◆ Selected passage ◆
Scheduling a visit to the Preventive Cardiology Clinic
Clinics are held at:
- Boston Children's Hospital—every Thursday morning
- Boston Children's Hospital at Lexington—all day Tuesdays and a Hypertension Clinic the 2nd Monday evening of each month.
- Boston Children's Hospital at Waltham—first, second and fifth Tuesday mornings each month
To schedule a visit at any location, call 617-355-2079.
For questions, contact the clinic at 617-355-0955.
Preparing for your child's visit
You'll be asked to keep track of everything your child eats and drinks, as well as the amount your child exercises, for three days in the week or two prior to the visit (exercise can include active play, sports or structured exercise, such as running on the treadmill).
Blood tests will require your child to fast prior to the blood draw. This means no eating or drinking anything other than water after 8 p.m. the previous night. We strongly encourage that all patients' laboratory work be taken and sent to the clinic prior to the visit, for the highest quality discussion with the clinician.
In addition to a physical exam during the visit, you'll be asked if your child has a family history of heart disease, stroke, high blood pressure, diabetes or obesity. Writing down a family history (including parents, grandparents, siblings, aunts and uncles) ahead of time is extremely helpful.
What to expect
After a thorough health evaluation, the clinic medical staff will develop a comprehensive plan for your child based on the causes underlying his or her abnormal cholesterol or blood pressure. For some, the plan includes a weight-loss component that incorporates heart healthy eating and exercise. In many children, when weight comes down, so does bad cholesterol and blood pressure. In addition to diet and exercise planning, the clinic offers long-term follow-up and routine monitoring of cholesterol levels, triglycerides, blood pressure and other important health indicators.

[Stored dataset items]
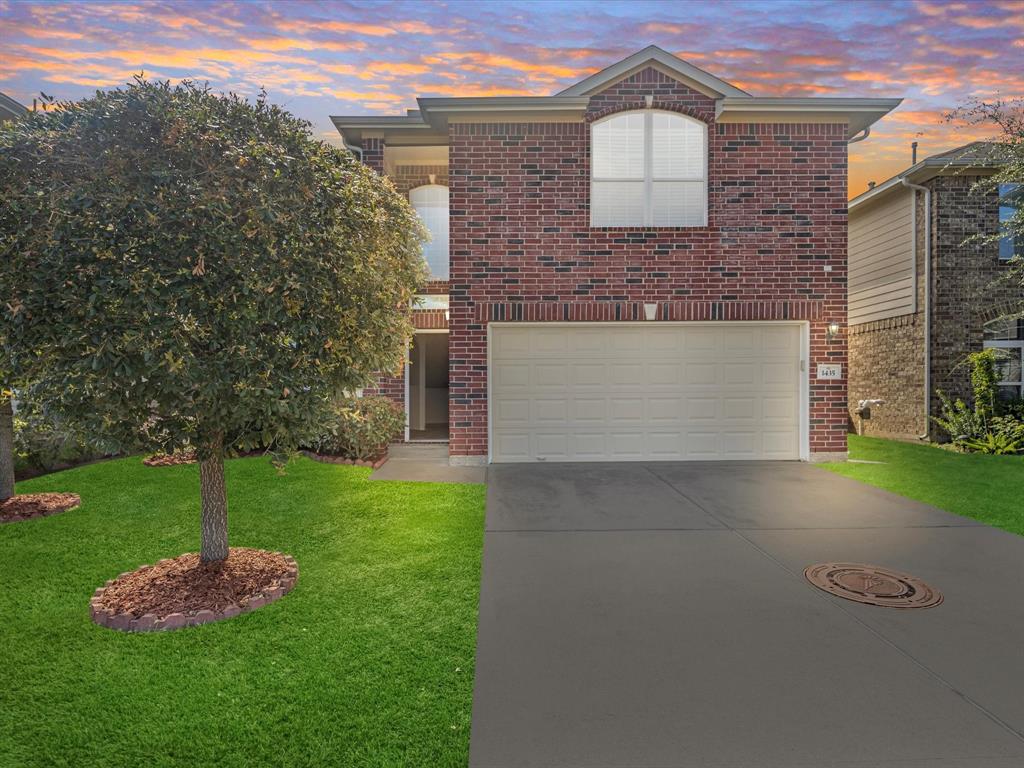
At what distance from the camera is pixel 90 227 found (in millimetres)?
3338

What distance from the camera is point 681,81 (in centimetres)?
940

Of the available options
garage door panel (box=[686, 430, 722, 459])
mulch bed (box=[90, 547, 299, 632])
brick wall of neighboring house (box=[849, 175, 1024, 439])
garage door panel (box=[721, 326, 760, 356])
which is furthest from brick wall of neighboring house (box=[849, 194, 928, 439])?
mulch bed (box=[90, 547, 299, 632])

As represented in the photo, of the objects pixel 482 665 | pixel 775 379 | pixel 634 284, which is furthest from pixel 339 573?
pixel 775 379

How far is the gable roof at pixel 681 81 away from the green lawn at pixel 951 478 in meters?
5.97

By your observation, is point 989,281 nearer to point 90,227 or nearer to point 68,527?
point 90,227

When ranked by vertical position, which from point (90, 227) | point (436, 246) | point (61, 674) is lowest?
point (61, 674)

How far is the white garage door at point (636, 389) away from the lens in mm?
9680

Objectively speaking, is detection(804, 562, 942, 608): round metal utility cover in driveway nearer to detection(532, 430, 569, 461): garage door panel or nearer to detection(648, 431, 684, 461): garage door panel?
detection(648, 431, 684, 461): garage door panel

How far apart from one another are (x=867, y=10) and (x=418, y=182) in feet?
30.6

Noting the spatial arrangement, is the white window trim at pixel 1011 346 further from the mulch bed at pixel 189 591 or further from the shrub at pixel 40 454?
the shrub at pixel 40 454

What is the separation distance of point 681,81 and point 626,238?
2.79 m

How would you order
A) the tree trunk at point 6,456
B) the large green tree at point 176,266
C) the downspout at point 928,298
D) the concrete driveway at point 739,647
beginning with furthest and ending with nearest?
the downspout at point 928,298 < the tree trunk at point 6,456 < the large green tree at point 176,266 < the concrete driveway at point 739,647

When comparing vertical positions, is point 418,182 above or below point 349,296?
above

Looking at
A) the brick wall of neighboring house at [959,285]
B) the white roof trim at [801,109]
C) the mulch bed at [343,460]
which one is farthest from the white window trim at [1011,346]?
the mulch bed at [343,460]
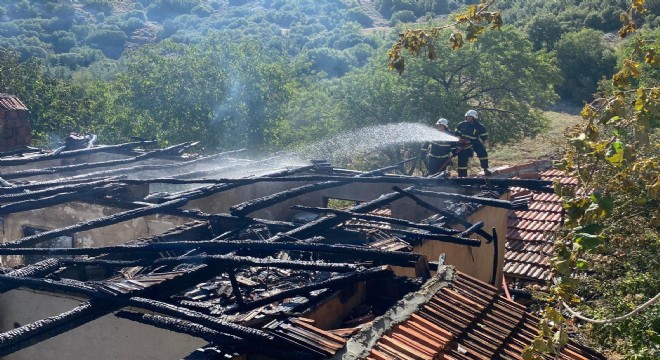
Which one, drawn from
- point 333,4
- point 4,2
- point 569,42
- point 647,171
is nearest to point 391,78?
point 569,42

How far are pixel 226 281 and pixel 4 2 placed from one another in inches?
4122

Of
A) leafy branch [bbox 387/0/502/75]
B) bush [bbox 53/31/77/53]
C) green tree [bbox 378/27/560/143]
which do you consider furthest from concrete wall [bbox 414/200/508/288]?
bush [bbox 53/31/77/53]

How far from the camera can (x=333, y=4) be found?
101 metres

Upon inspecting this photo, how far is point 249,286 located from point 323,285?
95 centimetres

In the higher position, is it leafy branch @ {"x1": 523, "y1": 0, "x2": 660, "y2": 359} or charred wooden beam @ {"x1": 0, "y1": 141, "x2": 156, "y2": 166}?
leafy branch @ {"x1": 523, "y1": 0, "x2": 660, "y2": 359}

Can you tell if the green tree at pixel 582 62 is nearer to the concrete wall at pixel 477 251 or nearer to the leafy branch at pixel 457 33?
the concrete wall at pixel 477 251

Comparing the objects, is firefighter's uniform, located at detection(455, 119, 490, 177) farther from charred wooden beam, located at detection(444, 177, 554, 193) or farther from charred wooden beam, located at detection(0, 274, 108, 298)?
charred wooden beam, located at detection(0, 274, 108, 298)

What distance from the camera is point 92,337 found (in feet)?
24.5

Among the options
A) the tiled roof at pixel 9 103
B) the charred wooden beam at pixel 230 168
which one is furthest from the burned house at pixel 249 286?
the tiled roof at pixel 9 103

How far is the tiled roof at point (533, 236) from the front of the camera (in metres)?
14.0

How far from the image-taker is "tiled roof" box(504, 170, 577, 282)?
14.0m

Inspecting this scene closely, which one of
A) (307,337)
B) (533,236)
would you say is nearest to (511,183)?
(533,236)

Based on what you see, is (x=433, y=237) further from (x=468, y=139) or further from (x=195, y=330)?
(x=468, y=139)

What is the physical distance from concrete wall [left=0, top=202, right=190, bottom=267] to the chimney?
549 cm
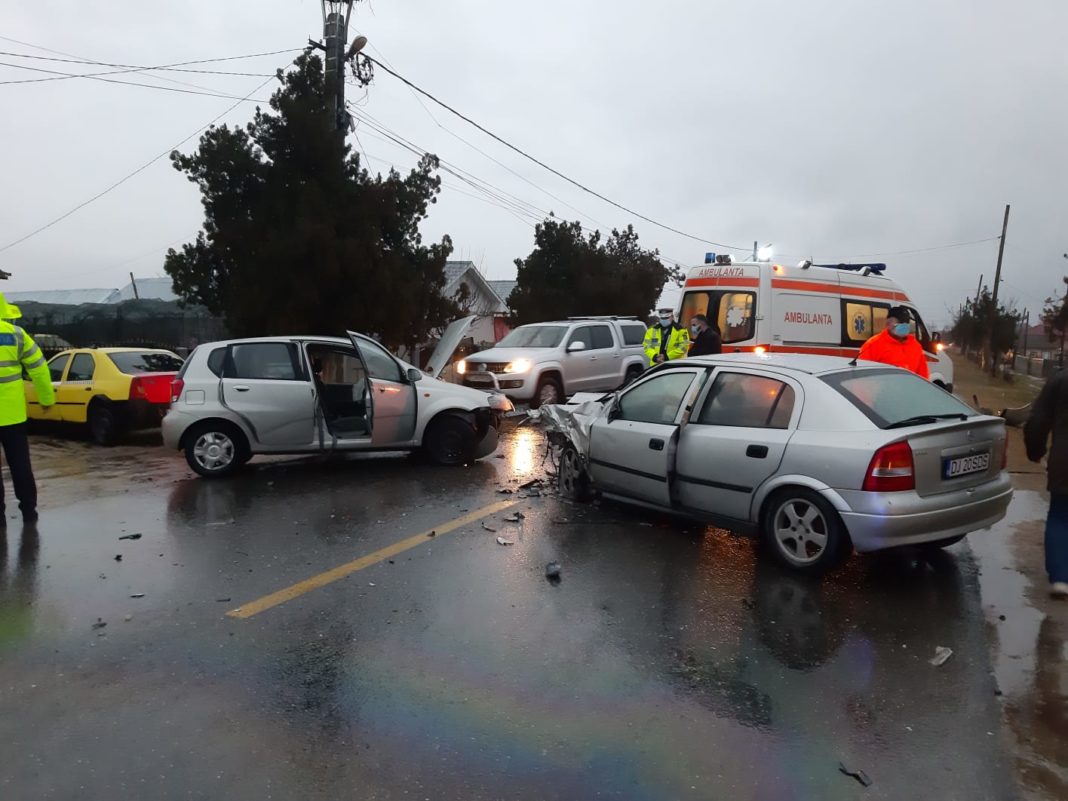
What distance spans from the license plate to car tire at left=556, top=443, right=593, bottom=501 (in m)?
3.07

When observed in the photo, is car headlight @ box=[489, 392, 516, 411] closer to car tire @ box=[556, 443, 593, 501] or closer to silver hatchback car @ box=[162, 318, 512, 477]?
silver hatchback car @ box=[162, 318, 512, 477]

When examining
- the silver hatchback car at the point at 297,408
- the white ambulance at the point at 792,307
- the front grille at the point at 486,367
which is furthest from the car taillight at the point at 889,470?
the front grille at the point at 486,367

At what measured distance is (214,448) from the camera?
28.2ft

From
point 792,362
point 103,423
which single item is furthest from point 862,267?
point 103,423

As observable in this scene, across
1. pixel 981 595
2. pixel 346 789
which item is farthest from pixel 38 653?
pixel 981 595

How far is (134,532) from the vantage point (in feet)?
21.2

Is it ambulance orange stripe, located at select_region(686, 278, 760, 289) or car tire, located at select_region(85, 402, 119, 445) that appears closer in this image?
car tire, located at select_region(85, 402, 119, 445)

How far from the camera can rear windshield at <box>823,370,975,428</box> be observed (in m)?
5.14

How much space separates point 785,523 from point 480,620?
2231 millimetres

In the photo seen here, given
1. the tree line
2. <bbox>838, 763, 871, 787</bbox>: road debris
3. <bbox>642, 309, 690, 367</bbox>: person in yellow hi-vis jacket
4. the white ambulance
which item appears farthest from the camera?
the tree line

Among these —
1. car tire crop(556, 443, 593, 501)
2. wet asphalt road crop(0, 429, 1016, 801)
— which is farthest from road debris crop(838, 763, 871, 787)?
car tire crop(556, 443, 593, 501)

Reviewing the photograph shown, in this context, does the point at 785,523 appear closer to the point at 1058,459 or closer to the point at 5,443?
the point at 1058,459

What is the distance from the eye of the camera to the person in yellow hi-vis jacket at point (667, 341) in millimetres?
11992

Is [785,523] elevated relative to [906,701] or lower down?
elevated
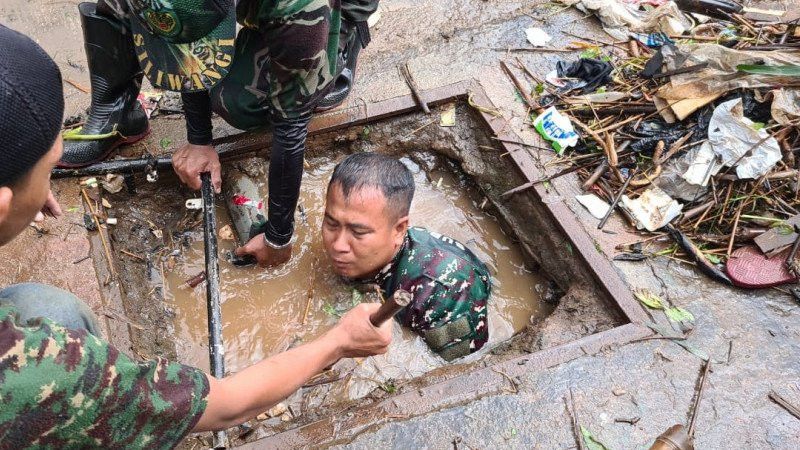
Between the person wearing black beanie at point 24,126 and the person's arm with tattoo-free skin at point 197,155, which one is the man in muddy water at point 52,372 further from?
the person's arm with tattoo-free skin at point 197,155

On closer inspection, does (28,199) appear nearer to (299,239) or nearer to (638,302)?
(299,239)

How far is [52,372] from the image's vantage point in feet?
4.36

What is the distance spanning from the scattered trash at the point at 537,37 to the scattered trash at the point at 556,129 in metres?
0.89

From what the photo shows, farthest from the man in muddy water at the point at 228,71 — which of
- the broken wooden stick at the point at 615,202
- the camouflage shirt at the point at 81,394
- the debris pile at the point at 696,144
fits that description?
the broken wooden stick at the point at 615,202

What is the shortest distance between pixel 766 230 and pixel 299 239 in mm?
2861

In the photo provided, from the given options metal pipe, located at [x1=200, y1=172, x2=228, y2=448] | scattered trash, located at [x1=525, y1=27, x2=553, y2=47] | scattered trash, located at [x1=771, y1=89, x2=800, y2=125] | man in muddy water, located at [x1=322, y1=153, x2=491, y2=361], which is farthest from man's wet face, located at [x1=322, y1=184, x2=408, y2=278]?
scattered trash, located at [x1=771, y1=89, x2=800, y2=125]

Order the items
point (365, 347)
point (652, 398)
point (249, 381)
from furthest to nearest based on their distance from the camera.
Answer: point (652, 398)
point (365, 347)
point (249, 381)

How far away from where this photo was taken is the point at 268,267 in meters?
3.64

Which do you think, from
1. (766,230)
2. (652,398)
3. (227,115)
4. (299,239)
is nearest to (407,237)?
(299,239)

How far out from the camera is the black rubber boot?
3.48 meters

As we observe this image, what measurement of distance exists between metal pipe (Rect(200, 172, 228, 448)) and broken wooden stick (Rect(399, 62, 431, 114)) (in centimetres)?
153

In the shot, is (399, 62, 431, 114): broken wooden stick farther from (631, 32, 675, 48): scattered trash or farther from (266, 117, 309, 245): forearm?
(631, 32, 675, 48): scattered trash

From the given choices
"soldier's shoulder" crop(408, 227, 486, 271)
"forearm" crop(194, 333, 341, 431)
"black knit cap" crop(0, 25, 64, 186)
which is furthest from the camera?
"soldier's shoulder" crop(408, 227, 486, 271)

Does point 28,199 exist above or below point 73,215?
above
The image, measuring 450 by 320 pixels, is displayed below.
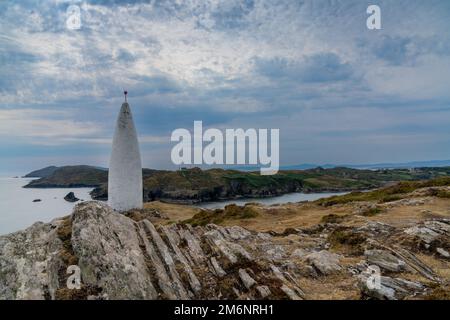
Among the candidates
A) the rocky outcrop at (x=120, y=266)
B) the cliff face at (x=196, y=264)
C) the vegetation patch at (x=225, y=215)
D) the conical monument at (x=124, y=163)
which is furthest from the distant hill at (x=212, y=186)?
the rocky outcrop at (x=120, y=266)

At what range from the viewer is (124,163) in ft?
121

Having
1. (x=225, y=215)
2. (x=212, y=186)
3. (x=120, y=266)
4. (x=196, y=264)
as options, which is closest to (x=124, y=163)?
(x=225, y=215)

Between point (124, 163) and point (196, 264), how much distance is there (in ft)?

◆ Exercise requirements ◆
1. From the Preventive Cardiology Clinic text, return the passage starting at "What to expect" and ending at "important health indicators.", copied word for word.
2. According to the Preventive Cardiology Clinic text, what phone number should be called to schedule a visit at any location?
3. Rewrite the paragraph of the Preventive Cardiology Clinic text that begins "Blood tests will require your child" as a short bulleted list, keeping its main facts.

◆ Answers for each item ◆
1.
What to expect
After a thorough health evaluation, the clinic medical staff will develop a comprehensive plan for your child based on the causes underlying his or her abnormal cholesterol or blood pressure. For some, the plan includes a weight-loss component that incorporates heart healthy eating and exercise. In many children, when weight comes down, so does bad cholesterol and blood pressure. In addition to diet and exercise planning, the clinic offers long-term follow-up and routine monitoring of cholesterol levels, triglycerides, blood pressure and other important health indicators.

2. 617-355-2079

3.
- Your child must fast before the blood draw.
- Fasting means nothing to eat or drink except water after 8 p.m. the night before.
- The clinic strongly encourages having all lab work done and sent to the clinic before the visit, for the best discussion with the clinician.